Review Summary: The creature of a thousand faces
These past few weeks have been fertile when it comes to discovering new bands, first Schammasch and now Abigail Williams, one can say that I've been having a good time. As long as I keep hearing new things, I'll stay alive. One of the things I quickly realized when exploring the band's discography is that they have never released the same album twice. Every step forward has always revealed a willingness to change, a yearning for new approaches. From the early blackened melodic metalcore to symphonic black metal, shoegaze or psychedelia, Abigail Williams is a creature of a thousand faces, either musically or in relation to line-up, which has had more facelifts than Michael Jackson.
Something immediately noticeable as we start listening to the opener is the clean, polished production that contrasts with the previous album. It's the first indicator of the band's broader, less hermetic approach. 'I Will Depart' perfectly mirrors this aesthetic orientation, through its tasty Teutonic-esque riffs and catchy chorus, which is among the album's highlights. However, this broader approach has the merit of diversity.

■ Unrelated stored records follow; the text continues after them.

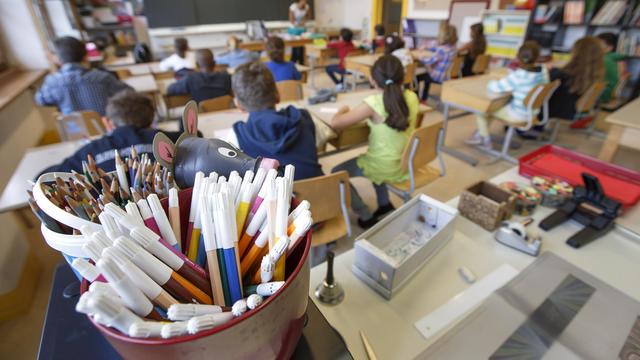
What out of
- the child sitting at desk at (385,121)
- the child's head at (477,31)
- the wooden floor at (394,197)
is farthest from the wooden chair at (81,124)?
the child's head at (477,31)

Walk Beyond the Dark flows organically without repeating itself throughout the journey, as the band uses different colors within and between songs, thus creating a narrative of contrasts. Vibrant songs such as 'Ever So Bold' or 'Into the Sleep' contrast with melancholy moments like the folksy beginnings of 'Black Waves' or 'Born of Nothing'. The album lives from these different tones, and it is from them that it builds its musical narrative. 'Sun and Moon' is a good example of a song that adequately explores different tempos and moods. Feelings such as melancholy and sadness sprout throughout the album, but always complemented by an epic and glorious energy, such as the final sequences of 'Black Waves' or 'The Final Failure', which ends up with an interesting crescendo. It's this balance and the ability to explore diverse textures, within a coherent global aesthetic, that ensure the artistic success of
Walk Beyond the Dark.
At the end of the decade, Abigail Williams chose a broader and more accessible road, a path whose main virtue is how it manages to balance its own diversity.
Walk Beyond the Dark is thus a triumphant artistic manifestation, a creature of a thousand faces that seduces us into an inner walk, from which we will never return.